BitVector Adapt GPUs

Allan_Baker · August 29, 2022, 1:37pm

I have a custom type which contains a BitVector.
struct customType{T<:AbstractFloat}
code::BitVector
s_chipLength::T
…
end

I’m trying to use Adapt.@adapt_structure customType{Float64}

It still fails with isbitstype(customType{Float64}), where other customTypes without the BitVector do not.

I tried adding Adapt.@adapt_structure BitVector, but that doesn’t seem to help.

I imagine I need the adapt_storage on the BitVector, but being this is the first time I’ve tried to do this, I thought I’d ask for guidance.

What’s the best way to make this work for GPUs? Do BitVectors give any advantage, should I have just used a Vector{Bool} ? I kind of would like to know how to fix it though with Adapt even if that is the case.

Best Regards
Allan

maleadt · August 29, 2022, 1:59pm

BitArrays are not supported on the GPU, as they contain hard-coded Arrays. The structure would need to be generalized in Base first.

github.com

JuliaLang/julia/blob/91f068c5c219275f1115056084417057a66240b7/base/bitarray.jl#L25


      
          By default, Julia returns `BitArrays` from [broadcasting](@ref Broadcasting) operations
          that generate boolean elements (including dotted-comparisons like `.==`) as well as from
          the functions [`trues`](@ref) and [`falses`](@ref).
          
          
!!! note
              Due to its packed storage format, concurrent access to the elements of a `BitArray`
              where at least one of them is a write is not thread safe.
          
          
"""
          mutable struct BitArray{N} <: AbstractArray{Bool, N}
              chunks::Vector{UInt64}
              len::Int
              dims::NTuple{N,Int}
              function BitArray{N}(::UndefInitializer, dims::Vararg{Int,N}) where N
                  n = 1
                  i = 1
                  for d in dims
                      d >= 0 || throw(ArgumentError("dimension size must be ≥ 0, got $d for dimension $i"))
                      n *= d
                      i += 1
                  end

Allan_Baker · August 29, 2022, 2:01pm

So its probably better to do something like Vector{Int} or Vector{Uint8} is there a performance difference if all I’m doing is checking true and false on the array really?
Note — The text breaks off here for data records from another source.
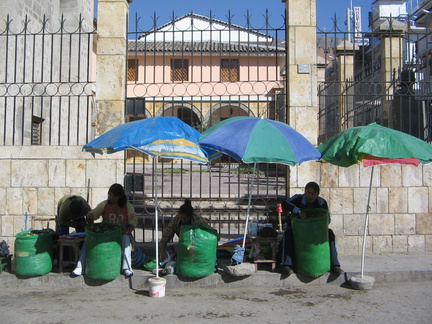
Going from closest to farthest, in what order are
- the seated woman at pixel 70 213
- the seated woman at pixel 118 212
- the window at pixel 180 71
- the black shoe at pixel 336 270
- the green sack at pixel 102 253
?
the green sack at pixel 102 253
the black shoe at pixel 336 270
the seated woman at pixel 118 212
the seated woman at pixel 70 213
the window at pixel 180 71

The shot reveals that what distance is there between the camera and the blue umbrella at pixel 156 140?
5418 mm

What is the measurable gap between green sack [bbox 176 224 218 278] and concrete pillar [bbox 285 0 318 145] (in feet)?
9.23

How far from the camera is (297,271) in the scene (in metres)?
6.14

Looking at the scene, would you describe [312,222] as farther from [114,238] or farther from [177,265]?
[114,238]

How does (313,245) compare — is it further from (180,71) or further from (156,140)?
(180,71)

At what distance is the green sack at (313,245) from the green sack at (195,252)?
117cm

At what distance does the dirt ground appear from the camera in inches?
190

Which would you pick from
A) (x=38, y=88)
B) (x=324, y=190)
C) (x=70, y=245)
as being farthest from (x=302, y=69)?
(x=38, y=88)

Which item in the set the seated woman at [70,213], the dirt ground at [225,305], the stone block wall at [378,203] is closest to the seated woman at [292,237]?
the dirt ground at [225,305]

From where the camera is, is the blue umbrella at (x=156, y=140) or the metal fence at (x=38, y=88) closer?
the blue umbrella at (x=156, y=140)

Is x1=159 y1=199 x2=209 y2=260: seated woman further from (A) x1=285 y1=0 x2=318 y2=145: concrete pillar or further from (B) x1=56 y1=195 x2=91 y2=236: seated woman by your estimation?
(A) x1=285 y1=0 x2=318 y2=145: concrete pillar

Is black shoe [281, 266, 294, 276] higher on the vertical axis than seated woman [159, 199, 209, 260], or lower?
lower

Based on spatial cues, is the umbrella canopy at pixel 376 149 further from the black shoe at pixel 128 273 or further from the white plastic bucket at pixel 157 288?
the black shoe at pixel 128 273

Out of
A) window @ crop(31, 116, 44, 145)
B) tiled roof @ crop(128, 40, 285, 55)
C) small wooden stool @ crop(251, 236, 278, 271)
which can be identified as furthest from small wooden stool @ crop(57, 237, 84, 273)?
window @ crop(31, 116, 44, 145)
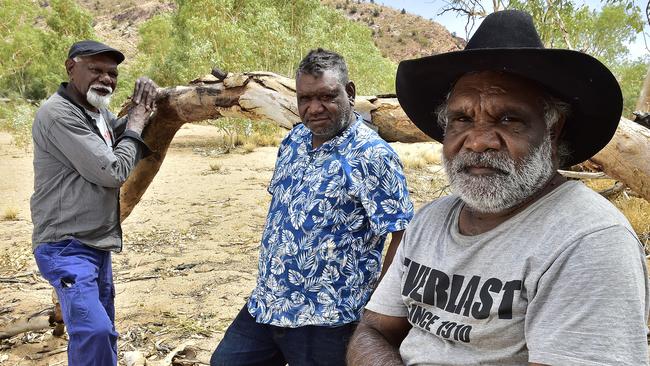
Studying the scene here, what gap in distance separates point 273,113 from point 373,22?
94.1 metres

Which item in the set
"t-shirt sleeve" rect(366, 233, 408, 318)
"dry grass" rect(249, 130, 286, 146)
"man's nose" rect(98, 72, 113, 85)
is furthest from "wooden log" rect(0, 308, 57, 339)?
"dry grass" rect(249, 130, 286, 146)

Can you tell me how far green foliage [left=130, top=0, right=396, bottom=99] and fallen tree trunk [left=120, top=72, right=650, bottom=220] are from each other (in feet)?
39.9

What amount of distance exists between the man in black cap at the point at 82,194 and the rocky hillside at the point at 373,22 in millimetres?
78498

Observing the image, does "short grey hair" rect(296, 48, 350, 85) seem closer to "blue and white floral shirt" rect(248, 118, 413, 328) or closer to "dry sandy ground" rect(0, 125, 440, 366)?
"blue and white floral shirt" rect(248, 118, 413, 328)

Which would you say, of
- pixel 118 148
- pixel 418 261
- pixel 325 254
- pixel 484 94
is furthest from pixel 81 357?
pixel 484 94

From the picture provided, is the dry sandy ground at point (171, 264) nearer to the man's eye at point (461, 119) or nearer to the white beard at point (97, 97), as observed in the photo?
the white beard at point (97, 97)

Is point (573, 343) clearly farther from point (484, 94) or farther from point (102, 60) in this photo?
point (102, 60)

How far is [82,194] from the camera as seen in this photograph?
119 inches

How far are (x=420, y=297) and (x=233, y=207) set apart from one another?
8764 millimetres

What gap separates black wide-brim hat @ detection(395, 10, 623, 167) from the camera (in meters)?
1.40

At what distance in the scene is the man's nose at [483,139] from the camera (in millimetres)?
1475

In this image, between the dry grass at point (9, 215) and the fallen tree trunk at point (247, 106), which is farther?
the dry grass at point (9, 215)

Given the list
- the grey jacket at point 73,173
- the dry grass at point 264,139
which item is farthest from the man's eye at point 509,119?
the dry grass at point 264,139

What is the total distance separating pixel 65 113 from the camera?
293cm
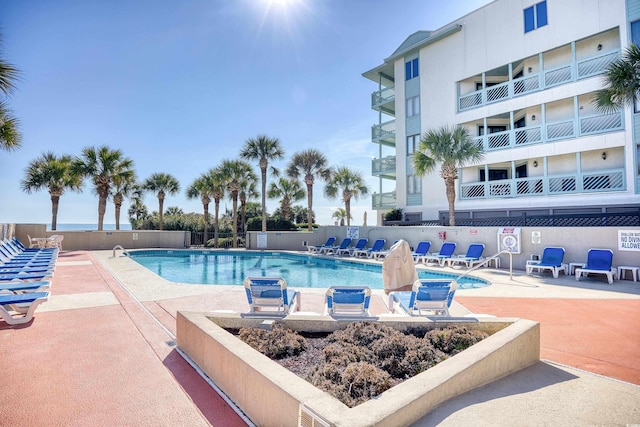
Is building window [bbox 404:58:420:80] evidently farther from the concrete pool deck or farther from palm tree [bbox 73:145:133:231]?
palm tree [bbox 73:145:133:231]

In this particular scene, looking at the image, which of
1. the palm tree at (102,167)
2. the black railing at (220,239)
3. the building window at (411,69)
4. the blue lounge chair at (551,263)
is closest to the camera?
the blue lounge chair at (551,263)

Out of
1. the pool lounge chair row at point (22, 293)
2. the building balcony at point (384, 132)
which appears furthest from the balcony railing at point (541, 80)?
the pool lounge chair row at point (22, 293)

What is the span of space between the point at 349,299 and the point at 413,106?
73.0 ft

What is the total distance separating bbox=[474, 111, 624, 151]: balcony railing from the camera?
16219 mm

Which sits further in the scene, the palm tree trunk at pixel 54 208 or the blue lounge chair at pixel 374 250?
the palm tree trunk at pixel 54 208

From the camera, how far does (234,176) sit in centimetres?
2750

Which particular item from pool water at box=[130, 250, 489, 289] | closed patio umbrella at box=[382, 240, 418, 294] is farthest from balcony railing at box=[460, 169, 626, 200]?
closed patio umbrella at box=[382, 240, 418, 294]

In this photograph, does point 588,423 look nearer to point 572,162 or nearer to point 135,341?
point 135,341

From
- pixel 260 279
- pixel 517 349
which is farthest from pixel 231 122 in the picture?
pixel 517 349

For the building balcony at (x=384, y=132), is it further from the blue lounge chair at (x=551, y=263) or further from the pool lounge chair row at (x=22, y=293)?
the pool lounge chair row at (x=22, y=293)

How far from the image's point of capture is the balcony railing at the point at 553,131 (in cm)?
1622

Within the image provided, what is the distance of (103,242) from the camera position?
24.0 meters

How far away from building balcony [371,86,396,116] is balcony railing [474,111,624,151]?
28.4 ft

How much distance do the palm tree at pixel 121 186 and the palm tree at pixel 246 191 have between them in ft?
28.3
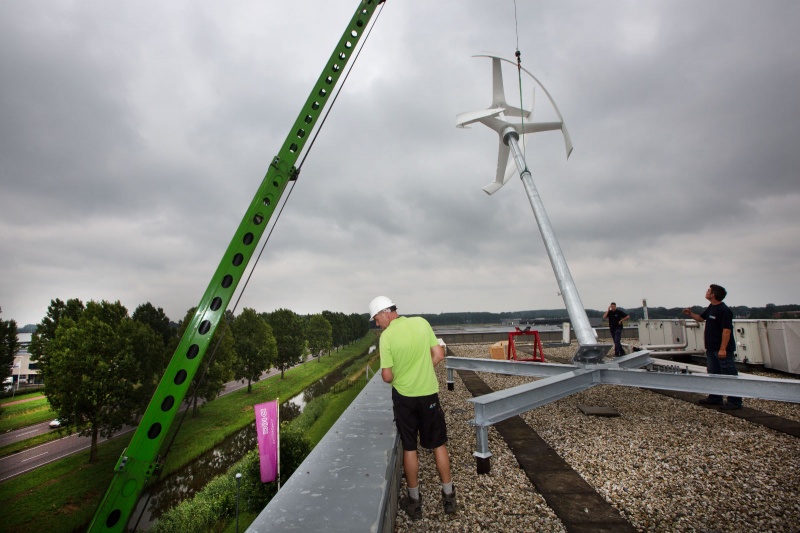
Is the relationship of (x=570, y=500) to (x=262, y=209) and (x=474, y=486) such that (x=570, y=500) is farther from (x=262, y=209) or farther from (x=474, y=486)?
Answer: (x=262, y=209)

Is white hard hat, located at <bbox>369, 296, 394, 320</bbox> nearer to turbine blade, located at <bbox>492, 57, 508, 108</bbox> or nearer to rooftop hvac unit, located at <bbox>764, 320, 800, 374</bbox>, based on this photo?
turbine blade, located at <bbox>492, 57, 508, 108</bbox>

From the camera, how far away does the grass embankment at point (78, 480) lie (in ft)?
53.2

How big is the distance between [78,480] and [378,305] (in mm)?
28315

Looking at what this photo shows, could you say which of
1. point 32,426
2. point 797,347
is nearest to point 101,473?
point 32,426

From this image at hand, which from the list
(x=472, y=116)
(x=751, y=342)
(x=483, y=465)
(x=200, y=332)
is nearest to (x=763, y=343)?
(x=751, y=342)

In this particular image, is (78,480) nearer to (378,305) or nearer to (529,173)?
(378,305)

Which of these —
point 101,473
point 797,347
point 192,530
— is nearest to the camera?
point 797,347

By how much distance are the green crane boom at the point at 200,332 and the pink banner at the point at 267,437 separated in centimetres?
397

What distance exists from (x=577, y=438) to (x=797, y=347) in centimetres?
1061

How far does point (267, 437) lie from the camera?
26.9 feet

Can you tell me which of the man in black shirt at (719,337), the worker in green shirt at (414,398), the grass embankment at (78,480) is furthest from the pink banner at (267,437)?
the grass embankment at (78,480)

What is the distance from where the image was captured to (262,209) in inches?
167

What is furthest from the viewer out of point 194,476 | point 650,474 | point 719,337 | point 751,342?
point 194,476

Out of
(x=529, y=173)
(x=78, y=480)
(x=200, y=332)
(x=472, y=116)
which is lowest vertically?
(x=78, y=480)
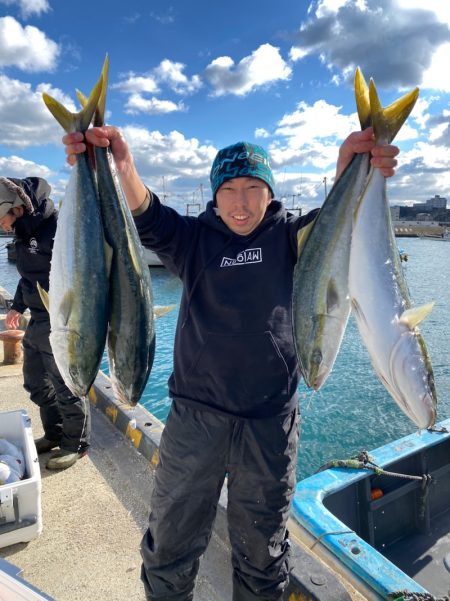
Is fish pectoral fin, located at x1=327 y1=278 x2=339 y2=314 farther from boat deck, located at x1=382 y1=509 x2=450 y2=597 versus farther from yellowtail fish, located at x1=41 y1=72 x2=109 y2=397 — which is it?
boat deck, located at x1=382 y1=509 x2=450 y2=597

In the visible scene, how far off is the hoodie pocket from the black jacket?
1992 mm

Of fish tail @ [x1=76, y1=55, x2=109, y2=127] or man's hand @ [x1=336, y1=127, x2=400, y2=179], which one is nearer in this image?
man's hand @ [x1=336, y1=127, x2=400, y2=179]

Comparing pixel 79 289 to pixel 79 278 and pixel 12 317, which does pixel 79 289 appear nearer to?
pixel 79 278

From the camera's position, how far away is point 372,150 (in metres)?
1.69

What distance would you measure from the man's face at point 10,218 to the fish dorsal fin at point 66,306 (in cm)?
200

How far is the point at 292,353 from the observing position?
222 cm

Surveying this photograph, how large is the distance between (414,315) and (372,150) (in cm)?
70

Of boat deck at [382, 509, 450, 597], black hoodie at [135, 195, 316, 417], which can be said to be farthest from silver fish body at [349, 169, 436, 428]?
boat deck at [382, 509, 450, 597]

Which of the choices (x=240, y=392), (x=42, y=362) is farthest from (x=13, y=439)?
(x=240, y=392)

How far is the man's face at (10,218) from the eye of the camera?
3299 mm

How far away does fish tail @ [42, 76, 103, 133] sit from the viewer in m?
1.79

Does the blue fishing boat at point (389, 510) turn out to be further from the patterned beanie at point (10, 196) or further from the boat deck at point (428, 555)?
the patterned beanie at point (10, 196)

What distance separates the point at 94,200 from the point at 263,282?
929mm

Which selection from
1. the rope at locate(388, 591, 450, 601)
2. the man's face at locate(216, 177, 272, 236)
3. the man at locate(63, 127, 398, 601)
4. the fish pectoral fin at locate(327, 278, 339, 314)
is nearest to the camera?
the fish pectoral fin at locate(327, 278, 339, 314)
maleadt · August 29, 2022, 2:02pm

You’ll want a parametric type so that the Vector can become a CuVector for GPU execution.
It probably won’t be slower, but obviously will consume much more memory.

Allan_Baker · August 29, 2022, 2:08pm

I’ll probably just leave it as a Vector unspecified and see if that solves my problem, and make it more restrictive if necessary.

Allan_Baker · August 29, 2022, 7:04pm

struct BinaryCode{T<:AbstractFloat,C<:UInt} <:PulseModulationStyle{T,C}
	code::Vector{C}        
	s_chipLength::T     
	s_totalLength::T    
	BinaryCode{T,C}(code::Vector{C}, s_chipLength::T) where {T,C} = new{T,C}(code,s_chipLength, (length(code))*s_chipLength)
end

import Adapt
Adapt.@adapt_structure BinaryCode

What’s the syntax to get Adapt.@adapt_structure BinaryCode to work? I’ve been beating my head against this for several hours now. I think I need to do something magical with the Vector. Not quite understanding the flow from the Docs. Thank you.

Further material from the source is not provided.